Tra poco l’Afghanistan non farà più notizia, man mano che la situazione sul campo si stabilizzerà.
Una volta passata la prima ondata di interesse per quanto accade nel martoriato paese mediorientale, sfogate le pulsioni degli esperti da tastiera di strategie e geopolitica, il chiacchiericcio si accorderà su un monotono mi minore.
Negli Stati Uniti, un presidente Biden sempre più frastornato va verso la prevedibile messa in minoranza e sostituzione da parte della vicepresidente Kamala Harris. Sebbene la scelta di ritirarsi dall’Afghanistan sia legata ad amministrazioni precedenti alla sua, è facile per i suoi detrattori fargli fare la figura del disorientato esecutore, incapace di gestire nei modi dovuti le pubbliche relazioni.
In Italia, tace il coro delle prefiche professionali, a loro volta incapaci di gestire la dissonanza cognitiva tra il ritiro delle truppe e l’immediato precipitare delle donne afghane nell’incubo del fondamentalismo – tra antimilitarismo ed emancipazione femminile, devono avere dei bei problemi.
Intanto, una piccola guerra continua ad essere silenziosamente combattuta, fuori dall’attenzione degli internauti della Bassa e dei solidaristi da Fregene. La portano avanti sul campo un piccolo gruppo di Carabinieri, e, nei corridoi della Rete, sconosciuti militari in servizio e no.
I dimenticati di questa guerra sono tutti coloro che nei vent’anni di occupazione dei contingenti internazionali hanno collaborato con le forze straniere. Interpreti, poliziotti, militari, semi di una società democratica che si è cercato di far fiorire, ma che è appassita rapidissimamente con il ritorno dei talebani.
Per questi ultimi, si tratta di collaborazionisti, di nemici del popolo afghano, cui dare la caccia e giustiziare, e così le loro famiglie.
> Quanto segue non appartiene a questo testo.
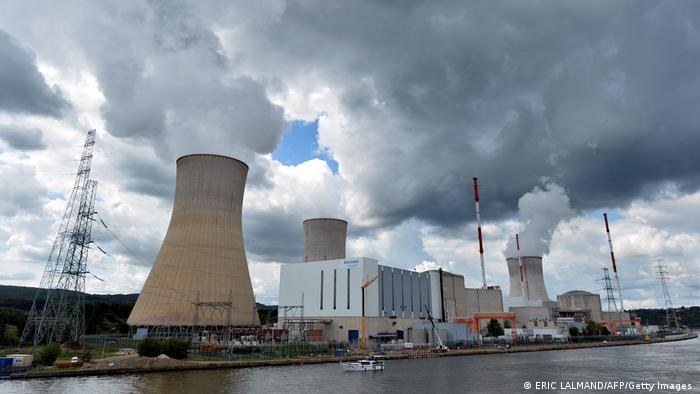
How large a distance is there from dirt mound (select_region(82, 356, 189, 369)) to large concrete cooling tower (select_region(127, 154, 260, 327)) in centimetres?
847

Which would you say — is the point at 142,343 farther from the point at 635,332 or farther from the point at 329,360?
the point at 635,332

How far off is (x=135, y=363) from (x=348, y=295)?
28491 millimetres

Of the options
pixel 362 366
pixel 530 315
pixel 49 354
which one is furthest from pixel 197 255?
pixel 530 315

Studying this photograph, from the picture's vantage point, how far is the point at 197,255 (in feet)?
133

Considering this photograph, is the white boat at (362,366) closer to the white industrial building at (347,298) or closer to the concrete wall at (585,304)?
the white industrial building at (347,298)

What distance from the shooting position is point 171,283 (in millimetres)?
40500

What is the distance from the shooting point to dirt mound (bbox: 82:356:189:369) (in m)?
30.2

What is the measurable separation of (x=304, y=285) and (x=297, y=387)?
3511 centimetres

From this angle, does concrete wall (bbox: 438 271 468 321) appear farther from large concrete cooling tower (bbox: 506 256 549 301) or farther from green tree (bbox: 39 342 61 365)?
green tree (bbox: 39 342 61 365)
La ventina di Carabinieri ancora presenti a Kabul cercano di recuperarne quanti più possono. Contemporaneamente, viaggiano su WhatsApp gli appelli di militari afghani, che magari hanno studiato nelle nostre Accademie, perché si traggano in salvo i loro familiari. Senza che ciò meriti gli onori della cronaca, in queste ore in tanti sono stati salvati.
Eroi senza nome operano nell’ombra, Carabinieri fedeli al proprio essere abituati ad agire nel silenzio per ciò che è giusto, anche quando si rimane in pochi contro un esercito, anche quando a volte ci si rimette la vita. C’è da essere orgogliosi di essere italiani.
E poi giunge la notizia che qualcuno nella notte torinese ha profanato il monumento ai Carabinieri caduti a Nassiriya, in quella stessa dannata guerra che ancora viene combattuta laggiù, fuori dal cono di luce dei riflettori, permanentemente a sfavore di camera.
Cosa possiamo dire sul contrasto tra i generosi ragazzi in divisa nera che strappano alla morte ancora uno, e un altro ancora, e quelli che motivati da non si sa che cosa compiono atti del genere?
Solo una, alla fine: chi ha bisogno della notte per affrontare dei Carabinieri morti, è un vigliacco che non avrà mai il coraggio di affrontarne di giorno uno vivo.